*Written instruction*
Copy out each line of the material below with no changes.

*Records to process*
— START —
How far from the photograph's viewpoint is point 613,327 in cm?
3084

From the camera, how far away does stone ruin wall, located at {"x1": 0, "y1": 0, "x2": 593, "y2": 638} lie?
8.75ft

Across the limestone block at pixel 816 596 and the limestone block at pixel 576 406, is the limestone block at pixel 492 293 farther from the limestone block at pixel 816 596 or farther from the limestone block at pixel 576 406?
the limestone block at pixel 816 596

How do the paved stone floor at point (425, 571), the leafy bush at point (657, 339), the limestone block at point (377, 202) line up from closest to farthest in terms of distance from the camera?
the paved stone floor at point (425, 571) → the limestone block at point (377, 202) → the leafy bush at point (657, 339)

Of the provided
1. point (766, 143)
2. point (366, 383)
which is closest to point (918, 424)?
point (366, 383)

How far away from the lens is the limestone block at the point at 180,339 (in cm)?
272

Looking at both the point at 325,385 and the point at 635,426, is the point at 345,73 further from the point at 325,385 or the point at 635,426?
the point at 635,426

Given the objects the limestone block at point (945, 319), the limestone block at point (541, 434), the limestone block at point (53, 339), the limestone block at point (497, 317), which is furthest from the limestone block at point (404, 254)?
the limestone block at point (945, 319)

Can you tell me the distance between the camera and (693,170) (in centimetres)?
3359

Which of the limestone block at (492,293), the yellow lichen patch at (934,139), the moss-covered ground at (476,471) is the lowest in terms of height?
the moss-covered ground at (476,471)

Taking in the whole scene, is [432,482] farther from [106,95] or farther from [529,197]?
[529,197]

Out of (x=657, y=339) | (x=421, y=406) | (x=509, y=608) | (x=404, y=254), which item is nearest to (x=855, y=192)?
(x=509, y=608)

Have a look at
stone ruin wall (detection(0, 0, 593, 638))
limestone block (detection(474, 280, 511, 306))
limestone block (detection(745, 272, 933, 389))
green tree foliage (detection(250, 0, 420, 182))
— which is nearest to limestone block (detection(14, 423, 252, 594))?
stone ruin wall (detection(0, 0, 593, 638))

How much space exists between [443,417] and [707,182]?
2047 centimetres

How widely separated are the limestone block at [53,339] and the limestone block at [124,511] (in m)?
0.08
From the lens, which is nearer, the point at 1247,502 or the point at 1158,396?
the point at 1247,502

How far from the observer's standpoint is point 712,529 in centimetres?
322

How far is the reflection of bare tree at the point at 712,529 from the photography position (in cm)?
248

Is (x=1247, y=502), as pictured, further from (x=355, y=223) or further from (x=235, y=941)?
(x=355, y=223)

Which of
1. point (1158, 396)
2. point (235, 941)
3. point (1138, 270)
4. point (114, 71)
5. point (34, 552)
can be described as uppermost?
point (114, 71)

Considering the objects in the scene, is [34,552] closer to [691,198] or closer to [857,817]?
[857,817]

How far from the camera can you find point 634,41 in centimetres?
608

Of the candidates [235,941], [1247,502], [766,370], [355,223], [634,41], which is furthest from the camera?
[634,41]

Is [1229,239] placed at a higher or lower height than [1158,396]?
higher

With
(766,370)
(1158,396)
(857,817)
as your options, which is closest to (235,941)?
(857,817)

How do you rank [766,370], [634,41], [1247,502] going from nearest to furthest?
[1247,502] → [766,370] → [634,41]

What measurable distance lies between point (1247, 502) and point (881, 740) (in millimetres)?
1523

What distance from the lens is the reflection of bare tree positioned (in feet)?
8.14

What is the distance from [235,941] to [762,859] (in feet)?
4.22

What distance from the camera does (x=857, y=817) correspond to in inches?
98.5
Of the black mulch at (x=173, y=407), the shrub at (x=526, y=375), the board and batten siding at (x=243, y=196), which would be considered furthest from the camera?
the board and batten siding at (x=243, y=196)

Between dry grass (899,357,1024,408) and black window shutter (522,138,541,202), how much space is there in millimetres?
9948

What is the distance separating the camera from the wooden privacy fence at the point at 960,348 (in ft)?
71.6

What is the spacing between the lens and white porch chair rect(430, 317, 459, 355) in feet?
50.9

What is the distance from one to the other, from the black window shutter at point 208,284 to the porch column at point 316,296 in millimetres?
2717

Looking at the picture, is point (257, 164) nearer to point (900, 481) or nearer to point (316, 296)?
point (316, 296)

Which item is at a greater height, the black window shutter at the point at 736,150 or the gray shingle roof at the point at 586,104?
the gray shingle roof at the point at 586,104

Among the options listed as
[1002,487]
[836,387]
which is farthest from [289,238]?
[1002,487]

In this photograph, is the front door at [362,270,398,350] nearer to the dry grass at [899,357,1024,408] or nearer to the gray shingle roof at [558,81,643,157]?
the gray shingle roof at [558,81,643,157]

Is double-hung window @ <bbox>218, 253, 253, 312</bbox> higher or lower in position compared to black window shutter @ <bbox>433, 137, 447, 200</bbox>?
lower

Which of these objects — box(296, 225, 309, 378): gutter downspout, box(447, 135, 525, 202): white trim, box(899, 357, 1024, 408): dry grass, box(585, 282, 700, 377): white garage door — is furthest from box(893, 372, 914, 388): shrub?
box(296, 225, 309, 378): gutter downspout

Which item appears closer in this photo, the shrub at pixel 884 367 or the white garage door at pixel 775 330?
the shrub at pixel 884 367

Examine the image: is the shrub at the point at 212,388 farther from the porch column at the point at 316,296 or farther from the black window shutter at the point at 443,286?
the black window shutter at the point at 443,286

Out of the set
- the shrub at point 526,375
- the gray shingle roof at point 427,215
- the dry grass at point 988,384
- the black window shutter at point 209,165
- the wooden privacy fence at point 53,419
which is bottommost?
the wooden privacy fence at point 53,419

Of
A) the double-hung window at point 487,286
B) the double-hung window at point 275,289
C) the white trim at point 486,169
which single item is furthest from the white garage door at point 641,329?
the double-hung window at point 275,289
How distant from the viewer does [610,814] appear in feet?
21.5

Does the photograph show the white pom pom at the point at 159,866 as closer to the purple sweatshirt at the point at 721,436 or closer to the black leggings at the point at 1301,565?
— END —
*Solution to the problem*
How far from the photograph's viewpoint is point 613,327 in cm?
3084

From the camera, how far away does stone ruin wall, located at {"x1": 0, "y1": 0, "x2": 593, "y2": 638} lie?
8.75ft

Across the limestone block at pixel 816 596 and the limestone block at pixel 576 406, is the limestone block at pixel 492 293 farther from the limestone block at pixel 816 596 or farther from the limestone block at pixel 576 406?
the limestone block at pixel 816 596

How do the paved stone floor at point (425, 571), the leafy bush at point (657, 339), the limestone block at point (377, 202) line up from closest to farthest in terms of distance from the camera?
the paved stone floor at point (425, 571) → the limestone block at point (377, 202) → the leafy bush at point (657, 339)

Of the provided
1. point (766, 143)
2. point (366, 383)
which is closest to point (918, 424)?
point (366, 383)

How far away from the lens is the limestone block at the point at 180,339 (in cm)?
272

Looking at both the point at 325,385 and the point at 635,426, is the point at 345,73 further from the point at 325,385 or the point at 635,426?
the point at 635,426

Given the objects the limestone block at point (945, 319), the limestone block at point (541, 434), the limestone block at point (53, 339), the limestone block at point (497, 317), which is furthest from the limestone block at point (404, 254)?
the limestone block at point (945, 319)

Can you tell me the distance between the camera and (693,170) (in centimetres)?
3359

Which of the limestone block at (492,293), the yellow lichen patch at (934,139), the moss-covered ground at (476,471) is the lowest in terms of height?
the moss-covered ground at (476,471)

Taking in the whole scene, is [432,482] farther from [106,95] or farther from [529,197]?
[529,197]

Out of (x=657, y=339) | (x=421, y=406) | (x=509, y=608) | (x=404, y=254), which item is nearest to (x=855, y=192)?
(x=509, y=608)

Have a look at
stone ruin wall (detection(0, 0, 593, 638))
limestone block (detection(474, 280, 511, 306))
limestone block (detection(745, 272, 933, 389))
green tree foliage (detection(250, 0, 420, 182))
— which is nearest to limestone block (detection(14, 423, 252, 594))?
stone ruin wall (detection(0, 0, 593, 638))

How much space exists between [443,417] and [707,182]?
2047 centimetres

How widely separated are the limestone block at [53,339] and the limestone block at [124,511] (in m)?
0.08
From the lens, which is nearer, the point at 1247,502 or the point at 1158,396?
the point at 1247,502

How far from the observer's standpoint is point 712,529 in centimetres?
322

How far is the reflection of bare tree at the point at 712,529 from the photography position (in cm)?
248

Is (x=1247, y=502), as pictured, further from (x=355, y=223) or further from (x=235, y=941)?
(x=355, y=223)

Which of
1. point (1158, 396)
2. point (235, 941)
3. point (1138, 270)
4. point (114, 71)
5. point (34, 552)
can be described as uppermost?
point (114, 71)

Considering the objects in the scene, is [34,552] closer to [691,198] or closer to [857,817]?
[857,817]

How far from the camera can you find point 634,41 in centimetres?
608

Of the candidates [235,941], [1247,502], [766,370], [355,223], [634,41], which is furthest from the camera?
[634,41]

Is [1229,239] placed at a higher or lower height than [1158,396]?
higher

With
(766,370)
(1158,396)
(857,817)
as your options, which is closest to (235,941)?
(857,817)

How do you rank [766,370], [634,41], [1247,502] going from nearest to furthest?
[1247,502] → [766,370] → [634,41]

What measurable distance lies between point (1247, 502) and point (881, 740) (in millimetres)?
1523

What distance from the lens is the reflection of bare tree positioned (in feet)?
8.14

What is the distance from [235,941] to [762,859] (in feet)?
4.22

What distance from the camera does (x=857, y=817) correspond to in inches?
98.5
Of the black mulch at (x=173, y=407), the shrub at (x=526, y=375), the board and batten siding at (x=243, y=196), which would be considered furthest from the camera?
the board and batten siding at (x=243, y=196)

Between dry grass (899,357,1024,408) and black window shutter (522,138,541,202), how much space is there in millimetres?
9948

What is the distance separating the camera from the wooden privacy fence at the point at 960,348 (in ft)?
71.6

What is the spacing between the lens and white porch chair rect(430, 317, 459, 355) in feet?
50.9

What is the distance from one to the other, from the black window shutter at point 208,284 to the porch column at point 316,296 in millimetres?
2717

Looking at the picture, is point (257, 164) nearer to point (900, 481) or nearer to point (316, 296)?
point (316, 296)

Which item is at a greater height, the black window shutter at the point at 736,150 or the gray shingle roof at the point at 586,104?
the gray shingle roof at the point at 586,104

Among the options listed as
[1002,487]
[836,387]
which is farthest from [289,238]?
[1002,487]

In this photograph, is the front door at [362,270,398,350] nearer to the dry grass at [899,357,1024,408] or nearer to the gray shingle roof at [558,81,643,157]?
the gray shingle roof at [558,81,643,157]

Is double-hung window @ <bbox>218, 253, 253, 312</bbox> higher or lower in position compared to black window shutter @ <bbox>433, 137, 447, 200</bbox>?
lower

Which of these objects — box(296, 225, 309, 378): gutter downspout, box(447, 135, 525, 202): white trim, box(899, 357, 1024, 408): dry grass, box(585, 282, 700, 377): white garage door — is furthest from box(893, 372, 914, 388): shrub?
box(296, 225, 309, 378): gutter downspout

Which item appears closer in this photo, the shrub at pixel 884 367 or the white garage door at pixel 775 330?
the shrub at pixel 884 367

Examine the image: is the shrub at the point at 212,388 farther from the porch column at the point at 316,296 or farther from the black window shutter at the point at 443,286?
the black window shutter at the point at 443,286

Out of the set
- the shrub at point 526,375
- the gray shingle roof at point 427,215
- the dry grass at point 988,384
- the black window shutter at point 209,165
- the wooden privacy fence at point 53,419
which is bottommost?
the wooden privacy fence at point 53,419

Of
A) the double-hung window at point 487,286
B) the double-hung window at point 275,289
C) the white trim at point 486,169
which single item is furthest from the white garage door at point 641,329?
the double-hung window at point 275,289
How distant from the viewer does [610,814] appear in feet?
21.5

Does the photograph show the white pom pom at the point at 159,866 as closer to the purple sweatshirt at the point at 721,436 or closer to the black leggings at the point at 1301,565?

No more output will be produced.